Sydney Airport is the only major Australian airport currently with parallel runways. The distance between these runways is such that they are treated as individual runways and do not require the application of the wake turbulence separation standard for aircraft operating to a single runway.
The investigation found that at Sydney Airport, when the time between arriving aircraft (including those operating on parallel runways) is less than one per minute, the likelihood of encountering wake turbulence increased substantially, with Runway 34 Right (the shorter of the parallel runways) the most likely to be affected.
Evidence indicates that wake turbulence generated by aircraft arriving on one runway can affect aircraft arriving on the parallel runway, especially under certain wind conditions. Aircraft arriving on Runway 34 Left were found to be the most likely cause for more than half of the Runway 34 Right arrival wake turbulence occurrences. A leading Airbus A380 (a super heavy aircraft) probably generated more than one‑third of these occurrences.
The rate of reported wake turbulence occurrences by arriving aircraft following an Airbus A380 was more than double that of any other aircraft type arriving at Sydney. All A380 wake turbulence occurrences took place outside peak arrival periods (one or more aircraft arrivals per minute). Medium weight aircraft, such as a Bombardier DHC-8 or Boeing 737, were more likely to report an encounter with wake turbulence than larger aircraft. No light aircraft reported encountering wake turbulence at the airport.
There were no reported wake turbulence occurrences at Sydney Airport between 2012 and 2016 that occurred during a reported loss of separation (breach of the wake turbulence separation standard). In contrast to wake turbulence occurrences, the rate of other turbulence occurrences at Sydney Airport is consistent with other major Australian airports.
What is wake turbulence
For fixed-wing aircraft, wake turbulence is the combined effect of jet blast or propeller wash with wake vortices. Wake vortices are the primary contributor to wake turbulence. The initial strength of the vortices is primarily dependent upon the generating aircraft’s speed, weight and wingspan. These vortices decay with time and largely become non‑hazardous—depending on atmospheric conditions—within several minutes.

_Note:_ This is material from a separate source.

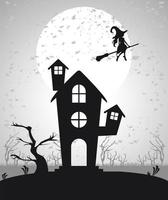 Feliz tarjeta de celebración de halloween con casa embrujada y bruja volando vector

The wake vortices can affect following aircraft in a similar way to flying through weather-related turbulence. More specifically, aircraft encountering wake turbulence may experience an induced roll, which can increase safety risk, especially during phases of flight close to ground such as arrivals and departures. The risk of an injury resulting from a wake turbulence encounter is higher for cabin crew than passengers, who are generally secured in their seats earlier during arrivals.